Did dinosaurs have lips?
Can a crocodile's smile reveal whether dinosaurs had lips? What if lips and gums hid most of dinosaur's teeth?
|Artist interpretation shows 190-million-year-old nests, eggs, hatchlings and adults of the prosauropod dinosaur |
Massospondylus in Golden Gate Highlands National Park, South Africa
[Credit: Julius Csotonyi]
"When we see dinosaurs in popular culture, such as in the movie Jurassic Park, we see them depicted with big teeth sticking out of their mouths," Reisz says. Large dinosaurs, such as Tyrannosaurus rex, bare a ferocious grin, while smaller creatures such as velociraptors are shown with scaly lips covering their teeth.
The U of T Mississauga expert was curious about which version might be most accurate. "We have very little information about dinosaurs' soft tissue," he says.
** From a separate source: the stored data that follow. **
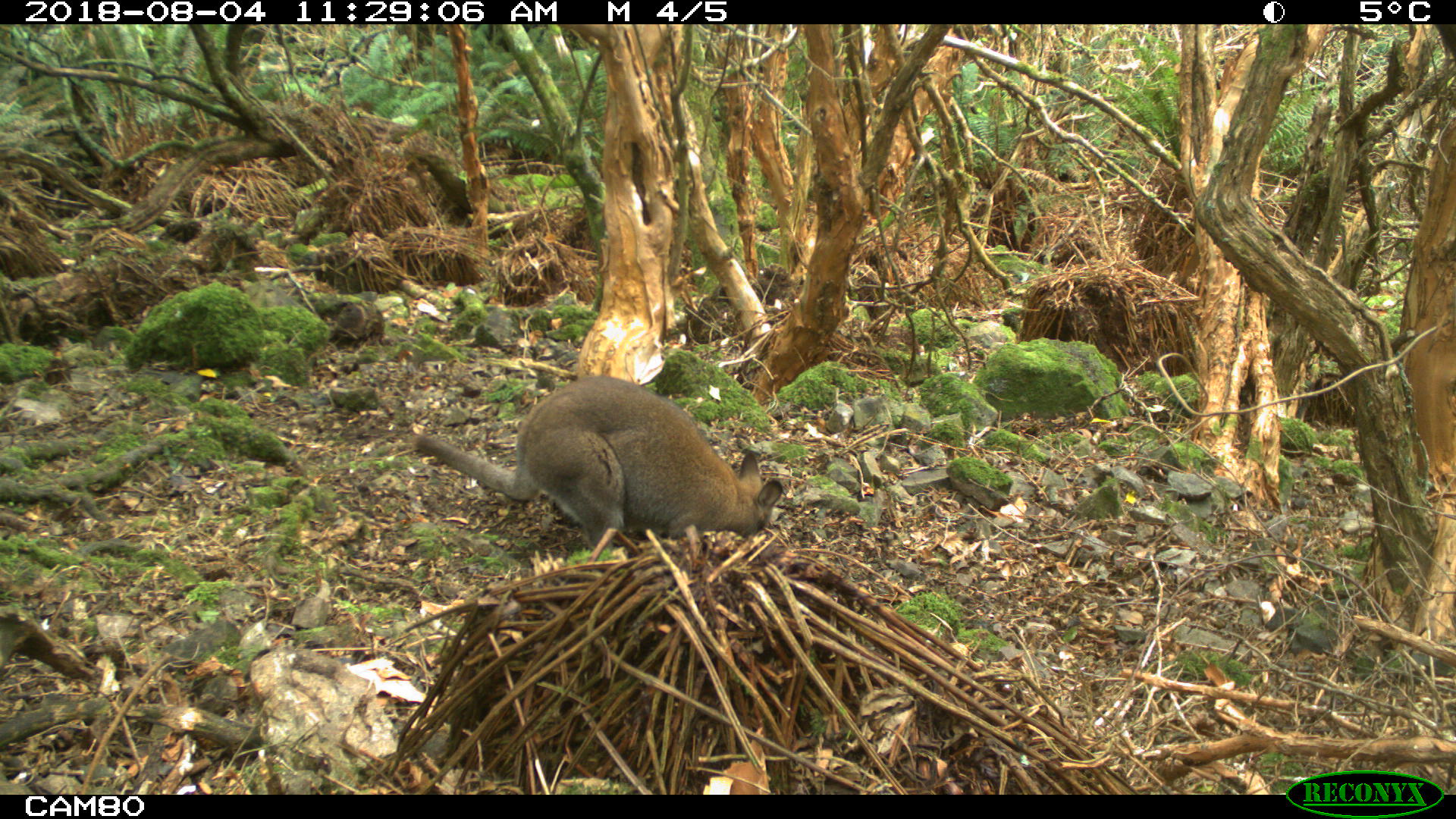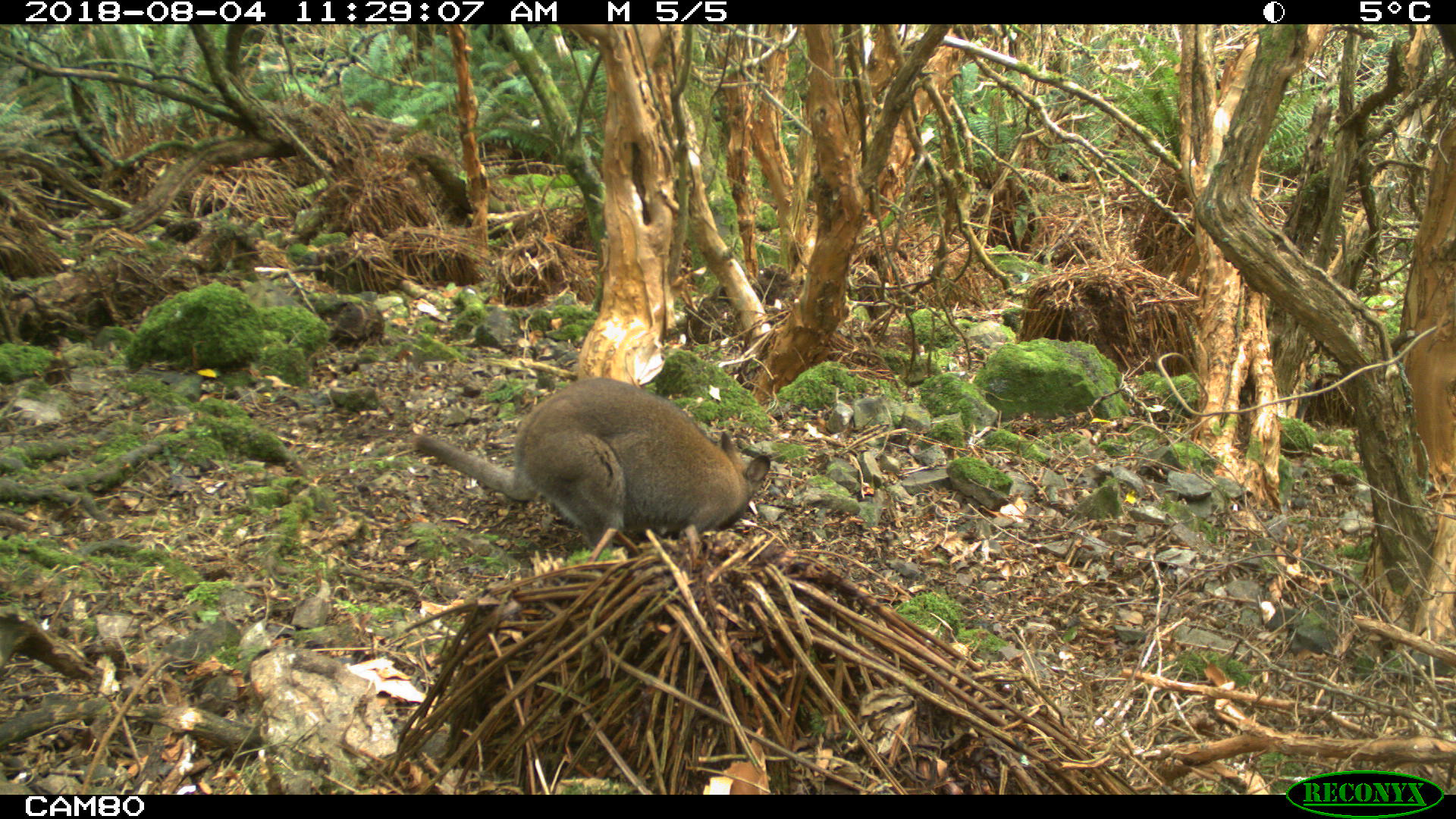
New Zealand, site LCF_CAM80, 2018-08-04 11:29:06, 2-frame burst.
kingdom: Animalia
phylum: Chordata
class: Mammalia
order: Diprotodontia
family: Macropodidae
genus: Notamacropus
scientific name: Notamacropus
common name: wallaby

For clues about how therapods might have appeared, he looked to modern-day reptilian predators like crocodiles and monitor lizards. According to Reisz, lipless crocodiles have exposed teeth, much like a Jurassic Park predator, while monitor lizards conceal teeth behind scaly lips that are similar to the movie version of velociraptors.
Lips help to protect teeth, in part by helping to enclose them in a moist environment where they won't dry out, Reisz says. Crocodiles, which spend their time submerged in water, don't need lips for protection. "Their teeth are kept hydrated by an aquatic environment," Reisz says.
|Gorgosaurus using its specialized teeth for feeding on a young Corythosaurus |
[Credit: Danielle Default]
"It's also important to remember that teeth would have been partially covered by gums. If we look at where the enamel stops, we can see that a substantial portion of the teeth would be hidden in the gums. The teeth would have appeared much smaller on a living animal.
"In popular culture, we imagine dinosaurs as more ferocious-looking, but that is not the case."
Reisz presented his findings on May 20 at the annual meeting of the Canadian Society of Vertebrate Palaeontolgy at UTM.
"Canada has some very significant locations for understanding vertebrate evolution, ranging from the late Cretaceous in Alberta to the Pleistocene in the Arctic and the early stages of terrestrial vertebrate evolution in the Atlantic region," says Reisz, who helped to organized the conference.
"There are about 1,000 people worldwide who study vertebrate fossils. It's important to come together and exchange ideas and unite a community that is so widespread geographically."